This system is so light you might need to watch out for strong breezes
Ordinary Ubuntu LiveCDs are pretty portable and useful things, but come with all the same hardware requirements as the full desktop install. I’ll show you how to create a fully-functional Ubuntu system that will idle at 80MB of memory and use 1.2GB of disk space.
- You could install this system onto a 2GB USB stick and still have room for more.
- Want to create an Ubuntu guest VM to run Ubuntu apps? This one will boot in about 30 sec and not take up your whole hard drive.
- You’ve got a netbook with a small SSD, and want to have the smallest OS possible.
- You’ve got some crusty old hardware with a tiny sliver of RAM that needs the lightest system possible.
The secret: the Ubuntu Minimal image!
- The Minmal CD image is a 10MB download (!) that can boot you up into the installer. From there you can choose one of a whole slew of different types of system to install, from servers to the regular KDE or Gnome desktops. What we want to install though, is the basic command line system.
- From there, use the command line to add packages until you get the system you want. To do this really easily, you can use my Perfectminimal script.
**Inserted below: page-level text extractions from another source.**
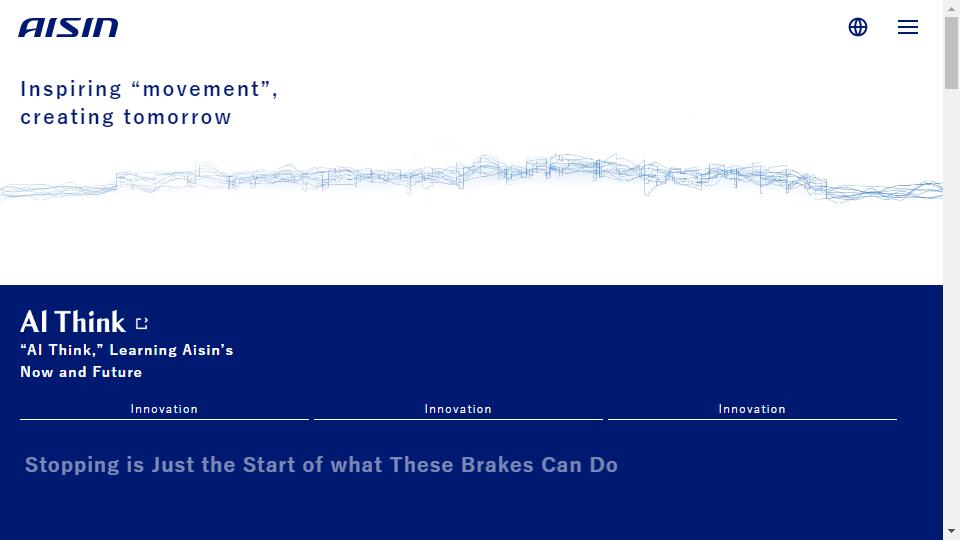 AISIN

Inspiring “movement”, creating tomorrow

AI Think

“AI Think,” Learning Aisin’s Now and Future

Innovation

Innovation

Innovation

Stopping is Just the Start of what These Brakes Can Do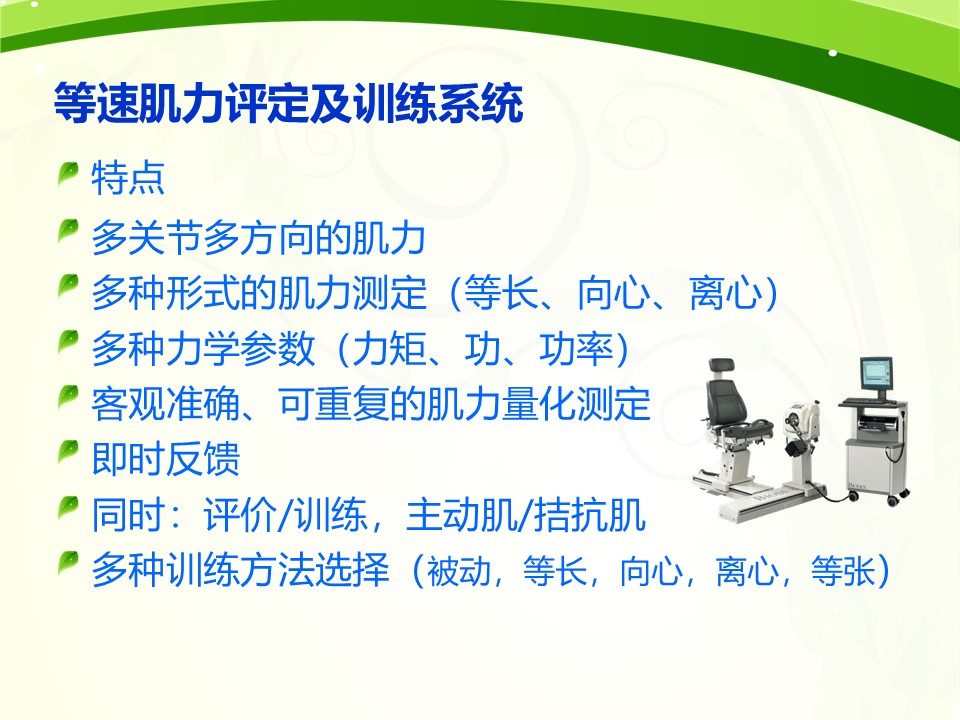 等速肌力评定及训练系统

特点

多关节多方向的肌力

多种形式的肌力测定（等长、向心、离心）

多种力学参数（力矩、功、功率）

客观准确、可重复的肌力量化测定

即时反馈

同时：评价/训练，主动肌/拮抗肌

多种训练方法选择（被动，等长，向心，离心，等张）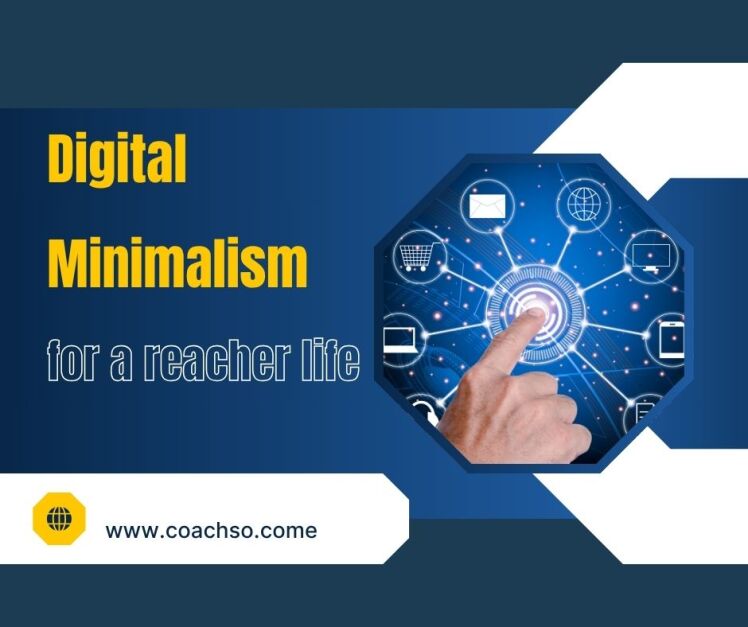 Digital
Minimalism
for a reacher life

www.coachso.come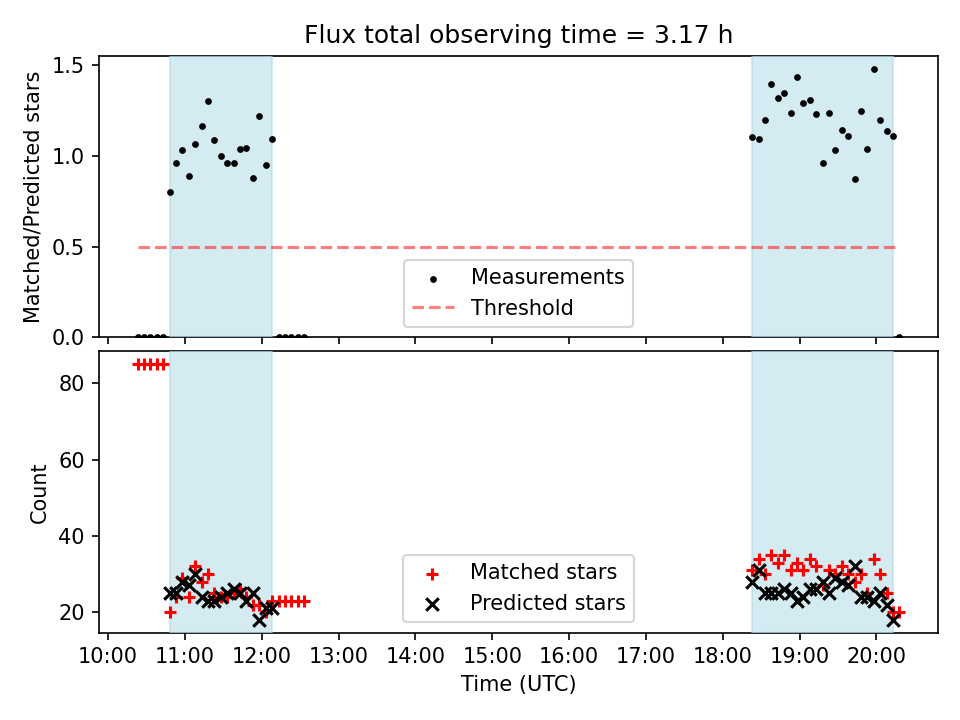 Flux total observing time = 3.17 h

Matched/Predicted stars

1.5
1.0
0.5
0.0

Measurements
Threshold

Count

80
60
40
20

Matched stars
Predicted stars

10:00 11:00 12:00 13:00 14:00 15:00 16:00 17:00 18:00 19:00 20:00

Time (UTC)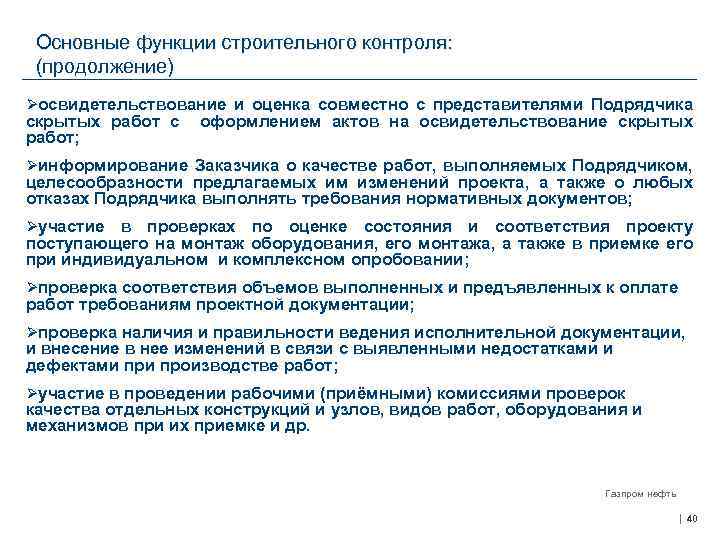 Основные функции строительного контроля: (продолжение)

➢освидетельствование и оценка совместно с представителями Подрядчика скрытых работ с оформлением актов на освидетельствование скрытых работ;

➢информирование Заказчика о качестве работ, выполняемых Подрядчиком, целесообразности предлагаемых им изменений проекта, а также о любых отказах Подрядчика выполнять требования нормативных документов;

➢участие в проверках по оценке состояния и соответствия проекту поступающего на монтаж оборудования, его монтажа, а также в приемке его при индивидуальном и комплексном опробовании;

➢проверка соответствия объемов выполненных и предъявленных к оплате работ требованиям проектной документации;

➢проверка наличия и правильности ведения исполнительной документации, и внесение в нее изменений в связи с выявленными недостатками и дефектами при производстве работ;

➢участие в проведении рабочими (приёмными) комиссиями проверок качества отдельных конструкций и узлов, видов работ, оборудования и механизмов при их приемке и др.

Газпром нефть

| 40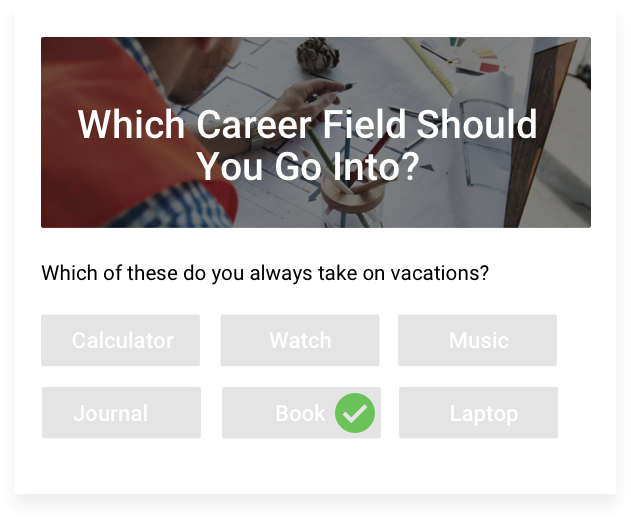 Which Career Field Should You Go Into?

Which of these do you always take on vacations?

Calculator

Watch

Music

Journal

Book

Laptop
- If you don’t want to use the script a good suggested list of packages for a fairly minimal Gnome desktop is:
sudo apt-get update && sudo apt-get install gdm xorg gnome-core gnome-codec-install indicator-session-applet update-manager firefox-3.5-gnome-support gnome-themes network-manager gdebi dkms
- The dependencies from these packages will cascade down and install a very minimal Gnome system that punches well above it’s weight.
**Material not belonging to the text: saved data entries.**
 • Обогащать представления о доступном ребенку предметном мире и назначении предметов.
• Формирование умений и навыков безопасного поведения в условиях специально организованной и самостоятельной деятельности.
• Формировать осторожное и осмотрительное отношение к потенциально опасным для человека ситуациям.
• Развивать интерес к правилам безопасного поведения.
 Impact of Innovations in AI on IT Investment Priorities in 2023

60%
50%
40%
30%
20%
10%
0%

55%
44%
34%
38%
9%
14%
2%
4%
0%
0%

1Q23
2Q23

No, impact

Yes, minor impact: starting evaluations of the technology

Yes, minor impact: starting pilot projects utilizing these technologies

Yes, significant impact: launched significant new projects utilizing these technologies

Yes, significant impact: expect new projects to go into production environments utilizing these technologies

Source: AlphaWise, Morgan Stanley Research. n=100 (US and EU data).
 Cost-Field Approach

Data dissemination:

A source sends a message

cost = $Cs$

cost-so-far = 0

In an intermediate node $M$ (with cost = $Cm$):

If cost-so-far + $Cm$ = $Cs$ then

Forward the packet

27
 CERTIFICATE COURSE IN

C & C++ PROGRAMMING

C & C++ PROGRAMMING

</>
Put it on a 2GB+ USB stick
If you want to put this on a USB stick, then you can install Remastersys. Run Remastersys in backup mode and it’ll generate an .iso of your customised minimal system, which you can then feed to Ubuntu’s regular “USB startup disk creator”, or the cross-platform LiveUSB creator Unetbootin.
If you use the former to create a “persistent” LiveUSB you can allocate a couple of hundred MB for persistence on even a 2GB USB stick. That’s enough room to store files, perform updates, install new software, and generally do everything on a USB stick that you’d do on a hard drive.
One word of caution though: USB sticks have a limited lifespan, and running an OS off them will reduce that. Make sure that you’re safeguarding your data. A good solution would be a could-based file storage system, such as Ubuntu One, which gives you 2GB of remote storage for free, and integrates nicely into the Ubuntu desktop.